Wanting to make sure that every Albertan who likes to imbibe would have a Rig Hand product they’d enjoy, having a diverse product range was always part of the game plan. Today, Rig Hand makes almost 80 different products.


“Most places tend to try and make one or two things,” Stewart says. “When we decided to make everything, people thought we were crazy. But it gives us the option to pour something different for somebody if they don't like one of our products. We realized we're never going to make one thing that everybody likes, but if we make enough things there will be one or two you do like.”


Geoff Stewart, Owner / President Rig Hand Brewing

Stewart says that Rig Hand’s top seller is its Double Double coffee cream liqueur, with its Caesar-appropriate garlic vodka coming in second. Beyond that, the brand has a strong lineup of other flavoured vodkas (including unique flavours like jalapeño basil, saskatoon berry, and pink lemonade), rum-like sugar beet “brums,” gins, liqueurs like blue curaçao and limoncello, and whiskies. As with most distilleries, ready-to-drink cocktails have become a going concern and Rig Hand has a new line of canned cocktails with pre-seasoned rims, packaged with a special lid to keep the seasoning in place.


Rig Hand’s dedication to ensuring that everyone can find a drink they like is matched by a community commitment to help other budding distillers join the industry. Stewart routinely mentors other entrepreneurs, brings budding distillers into his facility to learn the craft, and even holds classes for both amateur distillers and those who want to turn their hobbies into businesses. He clearly is having a lot of fun building Rig Hand (despite what he calls seven years of non-stop work) and his infectious enthusiasm is trickling down to other Albertans with beverage-related dreams.


“We don't look at the other craft distillers as competition,” Stewart says. “For us, they're brothers in arms. Our competition are the companies that have had a stranglehold on the spirit industry for 85 years. We want to become as big as a company like Seagram, without compromising craft principles. We still want to source our ingredients locally. We still want to employ human beings to do the work and not automate things. But we decided that instead of our community just being Leduc, we want our community to be half the planet.”
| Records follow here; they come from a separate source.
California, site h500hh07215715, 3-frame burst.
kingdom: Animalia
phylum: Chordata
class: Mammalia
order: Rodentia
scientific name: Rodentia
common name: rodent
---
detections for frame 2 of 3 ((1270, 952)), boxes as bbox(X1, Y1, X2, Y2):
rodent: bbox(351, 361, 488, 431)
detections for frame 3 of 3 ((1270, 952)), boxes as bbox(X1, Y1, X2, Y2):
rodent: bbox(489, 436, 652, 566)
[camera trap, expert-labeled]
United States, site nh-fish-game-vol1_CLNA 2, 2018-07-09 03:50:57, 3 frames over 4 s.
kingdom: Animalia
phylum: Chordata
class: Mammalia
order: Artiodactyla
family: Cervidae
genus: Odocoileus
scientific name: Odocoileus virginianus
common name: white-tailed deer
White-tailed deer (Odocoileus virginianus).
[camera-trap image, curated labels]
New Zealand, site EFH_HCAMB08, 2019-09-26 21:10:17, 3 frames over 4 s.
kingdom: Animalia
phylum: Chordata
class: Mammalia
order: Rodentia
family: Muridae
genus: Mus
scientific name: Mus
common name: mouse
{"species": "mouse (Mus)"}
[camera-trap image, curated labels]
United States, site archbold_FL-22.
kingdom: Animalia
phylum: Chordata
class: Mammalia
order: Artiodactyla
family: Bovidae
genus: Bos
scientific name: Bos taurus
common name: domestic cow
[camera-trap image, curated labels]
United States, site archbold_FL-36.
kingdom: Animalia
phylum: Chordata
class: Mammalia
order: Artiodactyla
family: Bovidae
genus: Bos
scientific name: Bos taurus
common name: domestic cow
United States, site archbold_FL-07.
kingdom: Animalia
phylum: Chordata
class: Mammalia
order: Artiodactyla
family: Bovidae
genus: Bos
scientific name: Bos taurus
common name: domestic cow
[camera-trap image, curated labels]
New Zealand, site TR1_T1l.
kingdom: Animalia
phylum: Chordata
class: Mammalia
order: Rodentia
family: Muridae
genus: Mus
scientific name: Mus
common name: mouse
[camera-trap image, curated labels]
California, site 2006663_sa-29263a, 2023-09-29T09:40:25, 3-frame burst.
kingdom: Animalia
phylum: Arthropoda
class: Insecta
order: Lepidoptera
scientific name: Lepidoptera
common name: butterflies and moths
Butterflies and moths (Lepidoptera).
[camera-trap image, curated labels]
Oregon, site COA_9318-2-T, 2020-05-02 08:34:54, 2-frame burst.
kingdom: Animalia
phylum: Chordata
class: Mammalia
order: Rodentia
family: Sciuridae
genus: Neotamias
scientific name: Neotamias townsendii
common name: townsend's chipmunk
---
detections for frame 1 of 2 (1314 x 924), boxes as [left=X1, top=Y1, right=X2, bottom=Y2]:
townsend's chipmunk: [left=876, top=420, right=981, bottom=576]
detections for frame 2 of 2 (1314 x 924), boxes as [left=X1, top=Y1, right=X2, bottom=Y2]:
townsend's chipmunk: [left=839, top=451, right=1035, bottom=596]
Stewart is getting a few steps closer to accomplishing that goal by opening sister distilleries in New Brunswick and Texas that will help extend Rig Hand’s reach. He’s also in the midst of moving Rig Hand’s main operation to a brand new facility near the Edmonton International airport. That new building will not only serve as the brand’s manufacturing headquarters, but will also be a tourist attraction, with an old-time Western theme, a tasting room, events spaces, and an Indigenous interpretive centre that will help to reconcile the affect that the introduction of alcohol to North America has had on Indigenous communities. All of which goes back to Stewart’s commitment to dreaming big by not only outselling major liquor brands, but also creating a better, stronger industry.


“Most businesses have a three-to-five-year business plan. I started with a 50-year business plan,” he says. “I’m trying to build a legacy. I’ve got a couple granddaughters and a grandson on the way, so we're building this business for that generation to take over down the line.”